[Items from a data source]
§ §

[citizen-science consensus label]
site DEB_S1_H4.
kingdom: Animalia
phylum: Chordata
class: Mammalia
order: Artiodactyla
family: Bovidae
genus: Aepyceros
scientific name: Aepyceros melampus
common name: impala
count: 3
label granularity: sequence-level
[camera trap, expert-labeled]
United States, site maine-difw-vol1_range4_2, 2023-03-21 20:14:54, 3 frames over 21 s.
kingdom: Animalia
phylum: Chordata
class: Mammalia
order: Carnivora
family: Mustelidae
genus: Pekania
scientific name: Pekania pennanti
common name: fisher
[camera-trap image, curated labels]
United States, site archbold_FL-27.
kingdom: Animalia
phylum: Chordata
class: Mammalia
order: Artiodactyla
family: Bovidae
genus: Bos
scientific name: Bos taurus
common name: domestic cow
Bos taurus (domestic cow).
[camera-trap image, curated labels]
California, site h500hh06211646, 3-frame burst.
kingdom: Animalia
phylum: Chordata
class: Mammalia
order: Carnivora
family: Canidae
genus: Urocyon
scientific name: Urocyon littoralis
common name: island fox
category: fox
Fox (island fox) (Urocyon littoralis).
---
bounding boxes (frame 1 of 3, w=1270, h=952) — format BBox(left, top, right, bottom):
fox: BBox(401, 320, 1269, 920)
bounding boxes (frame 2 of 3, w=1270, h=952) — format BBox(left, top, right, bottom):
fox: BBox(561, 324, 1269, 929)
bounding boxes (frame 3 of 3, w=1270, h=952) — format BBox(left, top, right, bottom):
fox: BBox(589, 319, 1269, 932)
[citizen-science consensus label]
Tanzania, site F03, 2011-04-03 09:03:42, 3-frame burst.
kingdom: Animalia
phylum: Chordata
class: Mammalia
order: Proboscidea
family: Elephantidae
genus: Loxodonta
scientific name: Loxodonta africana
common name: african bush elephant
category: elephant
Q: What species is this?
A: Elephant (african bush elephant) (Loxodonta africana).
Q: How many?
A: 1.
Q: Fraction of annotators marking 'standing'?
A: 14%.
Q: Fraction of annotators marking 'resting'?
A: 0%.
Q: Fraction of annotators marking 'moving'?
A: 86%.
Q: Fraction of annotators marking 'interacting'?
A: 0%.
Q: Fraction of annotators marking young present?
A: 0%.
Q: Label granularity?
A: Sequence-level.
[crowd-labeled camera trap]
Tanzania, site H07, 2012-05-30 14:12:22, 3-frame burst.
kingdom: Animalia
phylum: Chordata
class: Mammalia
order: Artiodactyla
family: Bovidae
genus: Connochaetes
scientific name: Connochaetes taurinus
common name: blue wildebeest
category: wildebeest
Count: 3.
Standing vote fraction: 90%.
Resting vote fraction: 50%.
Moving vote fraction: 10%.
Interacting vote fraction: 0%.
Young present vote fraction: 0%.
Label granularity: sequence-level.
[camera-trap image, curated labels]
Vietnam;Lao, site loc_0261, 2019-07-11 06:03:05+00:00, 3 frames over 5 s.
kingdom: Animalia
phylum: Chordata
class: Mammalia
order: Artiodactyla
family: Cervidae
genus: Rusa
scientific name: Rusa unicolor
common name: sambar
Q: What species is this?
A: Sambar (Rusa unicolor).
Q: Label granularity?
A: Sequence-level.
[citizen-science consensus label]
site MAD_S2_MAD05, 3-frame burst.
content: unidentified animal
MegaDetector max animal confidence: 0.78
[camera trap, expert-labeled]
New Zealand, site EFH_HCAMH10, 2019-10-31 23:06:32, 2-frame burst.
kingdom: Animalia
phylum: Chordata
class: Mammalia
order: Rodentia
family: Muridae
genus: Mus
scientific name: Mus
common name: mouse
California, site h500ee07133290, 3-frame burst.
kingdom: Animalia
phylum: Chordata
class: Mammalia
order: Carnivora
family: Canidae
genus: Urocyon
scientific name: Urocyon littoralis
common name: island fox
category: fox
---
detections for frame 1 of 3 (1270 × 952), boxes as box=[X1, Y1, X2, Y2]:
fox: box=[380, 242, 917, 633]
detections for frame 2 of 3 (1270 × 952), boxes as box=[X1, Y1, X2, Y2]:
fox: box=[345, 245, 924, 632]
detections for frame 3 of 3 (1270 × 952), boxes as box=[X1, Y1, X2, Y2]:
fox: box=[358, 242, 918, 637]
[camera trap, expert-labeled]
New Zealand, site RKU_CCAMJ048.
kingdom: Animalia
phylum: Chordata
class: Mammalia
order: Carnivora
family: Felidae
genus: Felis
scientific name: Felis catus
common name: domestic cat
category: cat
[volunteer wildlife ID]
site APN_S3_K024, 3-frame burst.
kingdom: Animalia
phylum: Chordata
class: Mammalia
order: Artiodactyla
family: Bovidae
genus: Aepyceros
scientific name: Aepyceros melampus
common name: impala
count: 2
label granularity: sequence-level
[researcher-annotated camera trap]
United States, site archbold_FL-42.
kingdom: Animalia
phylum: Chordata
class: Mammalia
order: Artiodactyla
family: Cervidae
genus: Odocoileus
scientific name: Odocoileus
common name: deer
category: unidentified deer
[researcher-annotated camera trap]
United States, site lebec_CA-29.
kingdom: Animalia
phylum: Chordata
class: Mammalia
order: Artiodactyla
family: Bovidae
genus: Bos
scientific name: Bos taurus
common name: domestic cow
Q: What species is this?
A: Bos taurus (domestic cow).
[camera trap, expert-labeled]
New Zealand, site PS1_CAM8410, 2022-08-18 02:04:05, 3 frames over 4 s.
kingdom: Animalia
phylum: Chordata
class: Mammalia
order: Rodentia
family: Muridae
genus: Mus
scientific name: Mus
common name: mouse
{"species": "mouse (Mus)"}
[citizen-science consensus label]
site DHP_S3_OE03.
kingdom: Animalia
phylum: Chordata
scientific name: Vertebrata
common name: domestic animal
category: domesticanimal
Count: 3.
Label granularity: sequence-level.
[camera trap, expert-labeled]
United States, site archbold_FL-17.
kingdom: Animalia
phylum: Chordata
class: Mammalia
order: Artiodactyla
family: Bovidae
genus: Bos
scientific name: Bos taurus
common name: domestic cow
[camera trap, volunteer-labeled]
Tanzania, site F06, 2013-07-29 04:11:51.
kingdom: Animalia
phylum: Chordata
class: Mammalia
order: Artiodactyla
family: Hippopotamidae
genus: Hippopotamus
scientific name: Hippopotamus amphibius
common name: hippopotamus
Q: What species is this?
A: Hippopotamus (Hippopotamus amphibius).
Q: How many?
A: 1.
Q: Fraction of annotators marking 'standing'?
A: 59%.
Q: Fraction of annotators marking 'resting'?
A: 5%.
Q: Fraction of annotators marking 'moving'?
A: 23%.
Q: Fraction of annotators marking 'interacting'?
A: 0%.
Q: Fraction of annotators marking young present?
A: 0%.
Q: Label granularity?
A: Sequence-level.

§ §

EXERCISE PROMPT: Reproduce all of the records precisely. No word may differ.

RESULT OF THIS EXERCISE:
[citizen-science consensus label]
site DEB_S1_H4.
kingdom: Animalia
phylum: Chordata
class: Mammalia
order: Artiodactyla
family: Bovidae
genus: Aepyceros
scientific name: Aepyceros melampus
common name: impala
count: 3
label granularity: sequence-level
[camera trap, expert-labeled]
United States, site maine-difw-vol1_range4_2, 2023-03-21 20:14:54, 3 frames over 21 s.
kingdom: Animalia
phylum: Chordata
class: Mammalia
order: Carnivora
family: Mustelidae
genus: Pekania
scientific name: Pekania pennanti
common name: fisher
[camera-trap image, curated labels]
United States, site archbold_FL-27.
kingdom: Animalia
phylum: Chordata
class: Mammalia
order: Artiodactyla
family: Bovidae
genus: Bos
scientific name: Bos taurus
common name: domestic cow
Bos taurus (domestic cow).
[camera-trap image, curated labels]
California, site h500hh06211646, 3-frame burst.
kingdom: Animalia
phylum: Chordata
class: Mammalia
order: Carnivora
family: Canidae
genus: Urocyon
scientific name: Urocyon littoralis
common name: island fox
category: fox
Fox (island fox) (Urocyon littoralis).
---
bounding boxes (frame 1 of 3, w=1270, h=952) — format BBox(left, top, right, bottom):
fox: BBox(401, 320, 1269, 920)
bounding boxes (frame 2 of 3, w=1270, h=952) — format BBox(left, top, right, bottom):
fox: BBox(561, 324, 1269, 929)
bounding boxes (frame 3 of 3, w=1270, h=952) — format BBox(left, top, right, bottom):
fox: BBox(589, 319, 1269, 932)
[citizen-science consensus label]
Tanzania, site F03, 2011-04-03 09:03:42, 3-frame burst.
kingdom: Animalia
phylum: Chordata
class: Mammalia
order: Proboscidea
family: Elephantidae
genus: Loxodonta
scientific name: Loxodonta africana
common name: african bush elephant
category: elephant
Q: What species is this?
A: Elephant (african bush elephant) (Loxodonta africana).
Q: How many?
A: 1.
Q: Fraction of annotators marking 'standing'?
A: 14%.
Q: Fraction of annotators marking 'resting'?
A: 0%.
Q: Fraction of annotators marking 'moving'?
A: 86%.
Q: Fraction of annotators marking 'interacting'?
A: 0%.
Q: Fraction of annotators marking young present?
A: 0%.
Q: Label granularity?
A: Sequence-level.
[crowd-labeled camera trap]
Tanzania, site H07, 2012-05-30 14:12:22, 3-frame burst.
kingdom: Animalia
phylum: Chordata
class: Mammalia
order: Artiodactyla
family: Bovidae
genus: Connochaetes
scientific name: Connochaetes taurinus
common name: blue wildebeest
category: wildebeest
Count: 3.
Standing vote fraction: 90%.
Resting vote fraction: 50%.
Moving vote fraction: 10%.
Interacting vote fraction: 0%.
Young present vote fraction: 0%.
Label granularity: sequence-level.
[camera-trap image, curated labels]
Vietnam;Lao, site loc_0261, 2019-07-11 06:03:05+00:00, 3 frames over 5 s.
kingdom: Animalia
phylum: Chordata
class: Mammalia
order: Artiodactyla
family: Cervidae
genus: Rusa
scientific name: Rusa unicolor
common name: sambar
Q: What species is this?
A: Sambar (Rusa unicolor).
Q: Label granularity?
A: Sequence-level.
[citizen-science consensus label]
site MAD_S2_MAD05, 3-frame burst.
content: unidentified animal
MegaDetector max animal confidence: 0.78
[camera trap, expert-labeled]
New Zealand, site EFH_HCAMH10, 2019-10-31 23:06:32, 2-frame burst.
kingdom: Animalia
phylum: Chordata
class: Mammalia
order: Rodentia
family: Muridae
genus: Mus
scientific name: Mus
common name: mouse
California, site h500ee07133290, 3-frame burst.
kingdom: Animalia
phylum: Chordata
class: Mammalia
order: Carnivora
family: Canidae
genus: Urocyon
scientific name: Urocyon littoralis
common name: island fox
category: fox
---
detections for frame 1 of 3 (1270 × 952), boxes as box=[X1, Y1, X2, Y2]:
fox: box=[380, 242, 917, 633]
detections for frame 2 of 3 (1270 × 952), boxes as box=[X1, Y1, X2, Y2]:
fox: box=[345, 245, 924, 632]
detections for frame 3 of 3 (1270 × 952), boxes as box=[X1, Y1, X2, Y2]:
fox: box=[358, 242, 918, 637]
[camera trap, expert-labeled]
New Zealand, site RKU_CCAMJ048.
kingdom: Animalia
phylum: Chordata
class: Mammalia
order: Carnivora
family: Felidae
genus: Felis
scientific name: Felis catus
common name: domestic cat
category: cat
[volunteer wildlife ID]
site APN_S3_K024, 3-frame burst.
kingdom: Animalia
phylum: Chordata
class: Mammalia
order: Artiodactyla
family: Bovidae
genus: Aepyceros
scientific name: Aepyceros melampus
common name: impala
count: 2
label granularity: sequence-level
[researcher-annotated camera trap]
United States, site archbold_FL-42.
kingdom: Animalia
phylum: Chordata
class: Mammalia
order: Artiodactyla
family: Cervidae
genus: Odocoileus
scientific name: Odocoileus
common name: deer
category: unidentified deer
[researcher-annotated camera trap]
United States, site lebec_CA-29.
kingdom: Animalia
phylum: Chordata
class: Mammalia
order: Artiodactyla
family: Bovidae
genus: Bos
scientific name: Bos taurus
common name: domestic cow
Q: What species is this?
A: Bos taurus (domestic cow).
[camera trap, expert-labeled]
New Zealand, site PS1_CAM8410, 2022-08-18 02:04:05, 3 frames over 4 s.
kingdom: Animalia
phylum: Chordata
class: Mammalia
order: Rodentia
family: Muridae
genus: Mus
scientific name: Mus
common name: mouse
{"species": "mouse (Mus)"}
[citizen-science consensus label]
site DHP_S3_OE03.
kingdom: Animalia
phylum: Chordata
scientific name: Vertebrata
common name: domestic animal
category: domesticanimal
Count: 3.
Label granularity: sequence-level.
[camera trap, expert-labeled]
United States, site archbold_FL-17.
kingdom: Animalia
phylum: Chordata
class: Mammalia
order: Artiodactyla
family: Bovidae
genus: Bos
scientific name: Bos taurus
common name: domestic cow
[camera trap, volunteer-labeled]
Tanzania, site F06, 2013-07-29 04:11:51.
kingdom: Animalia
phylum: Chordata
class: Mammalia
order: Artiodactyla
family: Hippopotamidae
genus: Hippopotamus
scientific name: Hippopotamus amphibius
common name: hippopotamus
Q: What species is this?
A: Hippopotamus (Hippopotamus amphibius).
Q: How many?
A: 1.
Q: Fraction of annotators marking 'standing'?
A: 59%.
Q: Fraction of annotators marking 'resting'?
A: 5%.
Q: Fraction of annotators marking 'moving'?
A: 23%.
Q: Fraction of annotators marking 'interacting'?
A: 0%.
Q: Fraction of annotators marking young present?
A: 0%.
Q: Label granularity?
A: Sequence-level.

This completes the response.